##### STUDY TEXT #####

Inequality Scholars Spotlight: Lydia Wileden
How do people choose where to live? What goes into determining which geographical areas to invest in? How are regional inequalities fueled by neighborhoods and housing?
Urban sociologist Lydia Wileden seeks to answer questions such as these in order to understand how people make sense of neighborhoods and spaces around them.
“My research thinks about inequality from a spatial perspective and the inequitable histories, presents, and futures between different neighborhoods – why are some neighborhoods the winners economically and why are others left to deteriorate?”
A graduate student in the joint doctoral program with the Ford School of Public Policy and Sociology, Lydia is planning to defend her dissertation this summer. As her time at the University of Michigan comes to an end, Lydia paused to reflect on her journey to her Ph.D.
“One dimension of my dissertation encompasses thinking about neighborhood reputations and where neighborhood reputations come from. Where are people choosing to spend their money and spend their time?” she asked.
Thinking about inequality across time and place
Lydia is extending existing research in sociological approaches to understanding how people choose where to live. She is moving beyond the classic response that focuses on racial composition and places people can afford to live.
“My dissertation considers how people know their neighborhoods and what people know about their neighborhoods,” she explained. “If people are choosing their neighborhoods based on race, that assumes that people are actually good observers and that they must be knowledgeable about the racial demographics of their neighborhood.”

##### INFORMATION GIVEN #####

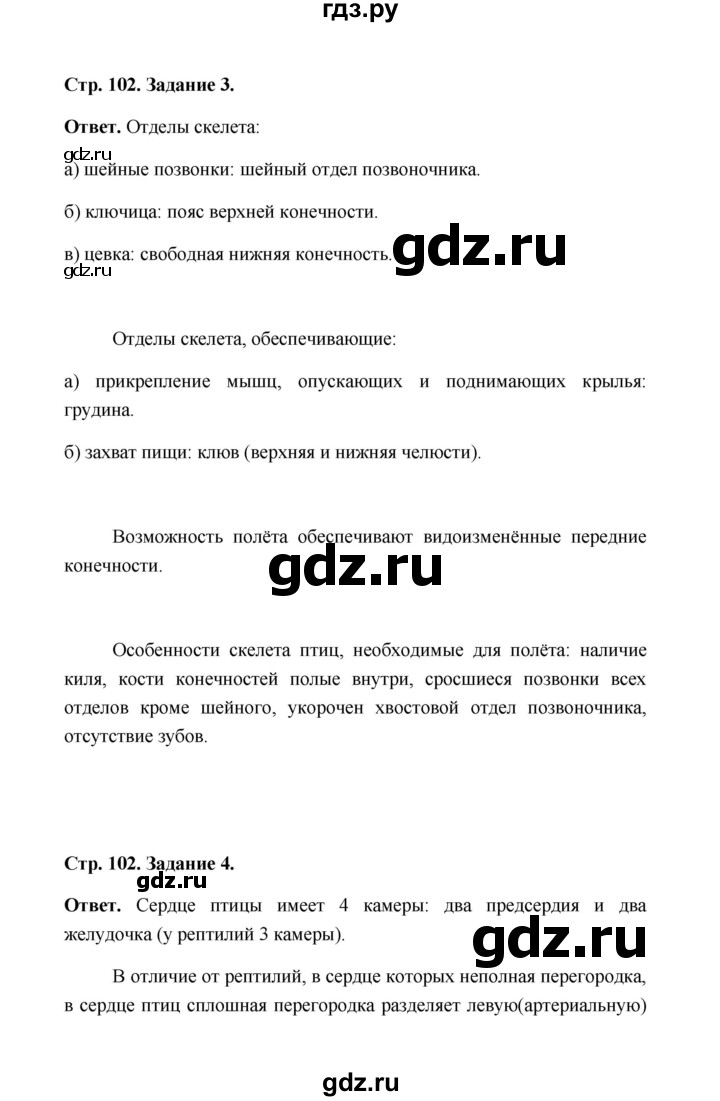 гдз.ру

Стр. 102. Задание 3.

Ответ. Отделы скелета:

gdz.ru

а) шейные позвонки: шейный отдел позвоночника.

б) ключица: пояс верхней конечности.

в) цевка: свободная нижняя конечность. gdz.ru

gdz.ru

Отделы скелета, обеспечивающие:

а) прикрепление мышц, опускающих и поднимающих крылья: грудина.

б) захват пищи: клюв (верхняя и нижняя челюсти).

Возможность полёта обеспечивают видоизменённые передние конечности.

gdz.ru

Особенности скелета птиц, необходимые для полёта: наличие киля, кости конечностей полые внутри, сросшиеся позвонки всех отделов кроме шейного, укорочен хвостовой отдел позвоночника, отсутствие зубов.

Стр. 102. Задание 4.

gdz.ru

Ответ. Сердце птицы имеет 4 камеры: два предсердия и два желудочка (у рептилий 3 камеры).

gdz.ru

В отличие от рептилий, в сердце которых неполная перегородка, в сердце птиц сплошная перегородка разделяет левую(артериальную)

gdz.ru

#####
##### INFORMATION GIVEN #####

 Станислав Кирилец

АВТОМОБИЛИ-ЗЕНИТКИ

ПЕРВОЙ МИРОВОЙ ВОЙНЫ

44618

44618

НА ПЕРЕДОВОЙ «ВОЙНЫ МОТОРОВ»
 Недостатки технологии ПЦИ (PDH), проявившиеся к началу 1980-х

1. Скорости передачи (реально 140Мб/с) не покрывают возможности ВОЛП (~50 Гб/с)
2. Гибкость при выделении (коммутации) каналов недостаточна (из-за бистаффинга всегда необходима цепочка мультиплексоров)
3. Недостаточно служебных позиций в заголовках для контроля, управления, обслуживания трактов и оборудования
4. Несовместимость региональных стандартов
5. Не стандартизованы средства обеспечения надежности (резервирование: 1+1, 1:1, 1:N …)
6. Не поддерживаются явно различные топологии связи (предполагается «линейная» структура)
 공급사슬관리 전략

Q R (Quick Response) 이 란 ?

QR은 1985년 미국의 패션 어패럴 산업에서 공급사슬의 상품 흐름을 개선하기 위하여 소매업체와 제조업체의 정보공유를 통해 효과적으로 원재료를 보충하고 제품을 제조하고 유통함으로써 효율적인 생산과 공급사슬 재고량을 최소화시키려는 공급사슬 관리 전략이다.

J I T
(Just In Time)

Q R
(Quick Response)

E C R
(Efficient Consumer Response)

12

#####
##### INFORMATION GIVEN #####

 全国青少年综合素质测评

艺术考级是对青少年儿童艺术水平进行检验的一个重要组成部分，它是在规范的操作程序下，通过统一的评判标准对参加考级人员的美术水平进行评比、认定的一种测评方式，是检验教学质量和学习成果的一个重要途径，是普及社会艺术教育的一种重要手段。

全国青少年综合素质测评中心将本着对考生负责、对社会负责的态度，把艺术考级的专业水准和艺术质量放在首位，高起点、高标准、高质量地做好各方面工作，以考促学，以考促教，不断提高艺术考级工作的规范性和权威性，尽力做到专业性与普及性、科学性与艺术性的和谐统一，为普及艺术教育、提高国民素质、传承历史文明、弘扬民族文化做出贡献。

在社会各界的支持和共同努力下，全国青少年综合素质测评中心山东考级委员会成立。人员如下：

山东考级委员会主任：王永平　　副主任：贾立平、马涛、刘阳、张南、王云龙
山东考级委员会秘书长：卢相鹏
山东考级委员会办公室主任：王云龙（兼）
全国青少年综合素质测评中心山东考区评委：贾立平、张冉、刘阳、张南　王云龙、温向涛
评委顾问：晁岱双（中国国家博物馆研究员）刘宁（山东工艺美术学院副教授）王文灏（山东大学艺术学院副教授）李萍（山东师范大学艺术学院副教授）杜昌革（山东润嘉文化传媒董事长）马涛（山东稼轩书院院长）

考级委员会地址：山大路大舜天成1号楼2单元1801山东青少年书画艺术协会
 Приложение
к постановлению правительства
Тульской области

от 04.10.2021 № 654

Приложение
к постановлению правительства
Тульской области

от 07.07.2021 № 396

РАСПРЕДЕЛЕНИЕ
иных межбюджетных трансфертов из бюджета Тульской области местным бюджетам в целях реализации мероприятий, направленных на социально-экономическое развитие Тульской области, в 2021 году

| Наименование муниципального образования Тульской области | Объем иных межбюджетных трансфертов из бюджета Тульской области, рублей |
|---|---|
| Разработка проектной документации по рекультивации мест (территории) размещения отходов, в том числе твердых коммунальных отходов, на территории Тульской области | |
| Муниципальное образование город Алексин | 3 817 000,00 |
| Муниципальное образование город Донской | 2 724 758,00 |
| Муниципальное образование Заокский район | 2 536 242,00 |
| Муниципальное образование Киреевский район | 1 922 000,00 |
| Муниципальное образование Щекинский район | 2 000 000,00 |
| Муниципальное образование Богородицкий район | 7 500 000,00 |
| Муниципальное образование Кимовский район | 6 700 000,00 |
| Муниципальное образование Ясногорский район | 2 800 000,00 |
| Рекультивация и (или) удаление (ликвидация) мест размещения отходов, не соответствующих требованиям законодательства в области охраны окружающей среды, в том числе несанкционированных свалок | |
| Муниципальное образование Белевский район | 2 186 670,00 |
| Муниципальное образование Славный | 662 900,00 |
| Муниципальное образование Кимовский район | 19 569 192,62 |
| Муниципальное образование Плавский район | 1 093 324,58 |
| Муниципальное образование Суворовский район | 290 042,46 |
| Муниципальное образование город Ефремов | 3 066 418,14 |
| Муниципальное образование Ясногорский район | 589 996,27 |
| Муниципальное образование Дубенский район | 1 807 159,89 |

#####

## YOUR TASKS
1 - Using the profile of Lydia Wileden, explain in one to three sentences why Lydia paused to reflect on her journey to her Ph.D.
2 - Pick up the profile of Lydia Wileden right after its last sentence and carry it forward.

## EXPECTED RESULTS
1 - She paused to reflect because her time at the University of Michigan is coming to an end. She is a graduate student in the joint doctoral program with the Ford School of Public Policy and Sociology, and she plans to defend her dissertation this summer.

2 -
But that isn’t always the case.
“What I’ve found is that most people don’t actually know about the racial composition of their neighborhoods and often struggle to judge this aspect of composition. People tend to see their neighborhoods as being filled with people who look like themselves, causing them to overstate the share of same-race and college-level residents compared to what is actually true.”
How have neighborhoods changed over time?
The second part of Lydia’s dissertation looks at beliefs about how neighborhoods have changed. It’s a complicated question, and one aspect of the complication lies in crime trends.
“Recently crime has been on the rise, but over the past decade it has commonly been observed that though crimes had been decreasing across the country and in central cities in the U.S., people’s perceptions of crime and how safe they feel were not following suit. This leads residents to believe their neighborhoods are getting less safe and act accordingly, even if the data don’t support that.”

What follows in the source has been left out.